> [WHAT THIS TASK INVOLVES]: Return the Ruth Jacott text below word for word, in full.

--- QUOTED TEXT ---

Background information
- Born: 2 September 1960 (age 65) Paramaribo, Suriname
- Genres: Pop
- Occupation: Singer
- Years active: 1988–present
- Label: CNR Music
- Website: https://www.ruthjacott.nl/

= Ruth Jacott =

Surinamese-Dutch singer (born 1960)

Ruth Jacott (born 2 September 1960) is a Surinamese-Dutch singer.

Jacott transitioned from musical theatre to popular music in 1993, when she represented the Netherlands at the Eurovision Song Contest 1993. Her song, "Vrede" (Peace), was one of the favorites to win, and ended up ranking sixth out of 25 at Millstreet. She has since released nine Dutch-language albums, four of which made the Top Ten on the Dutch music charts.

==Biography==
Ruth Jacott was born in Suriname and at nine, moved with her family to The Netherlands, where at 17 she took part in a talent contest, after which she received many offers to perform. She dropped out of the Hilversum Conservatory and began her career with The Vips and bands like The Skymasters, the VARA-Dansorkest and the Metropole Orkest.

===Breakthrough===
In 1988, Jacott won the Knokke Festival in Belgium. After this success, she had many offers to work in the musical world. She landed key roles in Dutch and German-language productions of Cats and A Night at the Cotton Club, touring The Netherlands, Belgium, Germany and Switzerland. In 1989, Jacott received the Zilveren Harp (Silver Harp) award. One year later, she sang the duet "Tegyo Makandra" with Hans Vermeulen, in commemoration of a plane crash in Paramaribo, the capital of Suriname. The duet was also released after the 1992 crash of an El Al flight in the Bijlmer (southeast Amsterdam), and became a hit.

--- RECORDS PROVIDED ---

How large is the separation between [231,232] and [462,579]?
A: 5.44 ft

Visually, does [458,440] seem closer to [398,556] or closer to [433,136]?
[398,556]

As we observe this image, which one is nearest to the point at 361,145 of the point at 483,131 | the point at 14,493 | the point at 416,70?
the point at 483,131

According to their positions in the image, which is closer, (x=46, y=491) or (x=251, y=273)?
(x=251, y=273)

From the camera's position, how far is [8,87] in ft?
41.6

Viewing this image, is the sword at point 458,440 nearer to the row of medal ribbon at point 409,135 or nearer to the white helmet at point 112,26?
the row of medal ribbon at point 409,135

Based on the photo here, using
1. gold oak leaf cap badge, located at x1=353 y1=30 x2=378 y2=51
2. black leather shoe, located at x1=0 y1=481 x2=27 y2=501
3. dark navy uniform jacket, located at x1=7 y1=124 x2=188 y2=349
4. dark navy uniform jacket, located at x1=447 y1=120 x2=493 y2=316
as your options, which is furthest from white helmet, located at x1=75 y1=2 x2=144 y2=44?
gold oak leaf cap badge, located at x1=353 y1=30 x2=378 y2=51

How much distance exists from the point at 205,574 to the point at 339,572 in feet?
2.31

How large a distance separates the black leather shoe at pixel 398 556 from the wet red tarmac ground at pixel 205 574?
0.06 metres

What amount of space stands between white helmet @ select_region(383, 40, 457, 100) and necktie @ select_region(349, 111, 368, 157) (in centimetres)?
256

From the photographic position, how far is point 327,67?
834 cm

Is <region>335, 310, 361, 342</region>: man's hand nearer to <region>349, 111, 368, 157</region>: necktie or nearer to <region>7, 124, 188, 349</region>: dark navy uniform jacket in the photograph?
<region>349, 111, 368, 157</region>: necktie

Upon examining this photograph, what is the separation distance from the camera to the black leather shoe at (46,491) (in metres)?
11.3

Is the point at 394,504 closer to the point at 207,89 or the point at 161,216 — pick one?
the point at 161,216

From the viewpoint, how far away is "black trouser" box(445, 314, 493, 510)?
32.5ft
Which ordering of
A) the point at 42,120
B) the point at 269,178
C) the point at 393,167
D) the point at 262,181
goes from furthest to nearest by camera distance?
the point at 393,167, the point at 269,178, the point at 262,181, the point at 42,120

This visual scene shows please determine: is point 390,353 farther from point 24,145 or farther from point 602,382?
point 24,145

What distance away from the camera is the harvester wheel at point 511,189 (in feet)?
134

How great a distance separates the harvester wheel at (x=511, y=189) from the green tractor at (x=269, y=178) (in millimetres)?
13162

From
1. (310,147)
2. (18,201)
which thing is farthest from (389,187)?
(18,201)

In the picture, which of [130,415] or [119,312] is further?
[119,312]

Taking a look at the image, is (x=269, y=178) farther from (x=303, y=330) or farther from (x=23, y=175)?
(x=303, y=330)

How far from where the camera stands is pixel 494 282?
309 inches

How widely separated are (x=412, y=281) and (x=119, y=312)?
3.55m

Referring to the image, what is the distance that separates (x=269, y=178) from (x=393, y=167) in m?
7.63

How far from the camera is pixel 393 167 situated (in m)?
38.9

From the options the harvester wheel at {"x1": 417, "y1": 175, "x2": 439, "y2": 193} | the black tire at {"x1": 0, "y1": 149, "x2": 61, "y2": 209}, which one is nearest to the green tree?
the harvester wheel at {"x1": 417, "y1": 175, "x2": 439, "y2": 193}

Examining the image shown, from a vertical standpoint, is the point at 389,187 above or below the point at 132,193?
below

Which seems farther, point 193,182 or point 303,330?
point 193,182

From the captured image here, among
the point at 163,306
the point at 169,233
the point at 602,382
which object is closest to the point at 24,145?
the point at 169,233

---

> [ANSWER TO THIS TASK]:
Background information
- Born: 2 September 1960 (age 65) Paramaribo, Suriname
- Genres: Pop
- Occupation: Singer
- Years active: 1988–present
- Label: CNR Music
- Website: https://www.ruthjacott.nl/

= Ruth Jacott =

Surinamese-Dutch singer (born 1960)

Ruth Jacott (born 2 September 1960) is a Surinamese-Dutch singer.

Jacott transitioned from musical theatre to popular music in 1993, when she represented the Netherlands at the Eurovision Song Contest 1993. Her song, "Vrede" (Peace), was one of the favorites to win, and ended up ranking sixth out of 25 at Millstreet. She has since released nine Dutch-language albums, four of which made the Top Ten on the Dutch music charts.

==Biography==
Ruth Jacott was born in Suriname and at nine, moved with her family to The Netherlands, where at 17 she took part in a talent contest, after which she received many offers to perform. She dropped out of the Hilversum Conservatory and began her career with The Vips and bands like The Skymasters, the VARA-Dansorkest and the Metropole Orkest.

===Breakthrough===
In 1988, Jacott won the Knokke Festival in Belgium. After this success, she had many offers to work in the musical world. She landed key roles in Dutch and German-language productions of Cats and A Night at the Cotton Club, touring The Netherlands, Belgium, Germany and Switzerland. In 1989, Jacott received the Zilveren Harp (Silver Harp) award. One year later, she sang the duet "Tegyo Makandra" with Hans Vermeulen, in commemoration of a plane crash in Paramaribo, the capital of Suriname. The duet was also released after the 1992 crash of an El Al flight in the Bijlmer (southeast Amsterdam), and became a hit.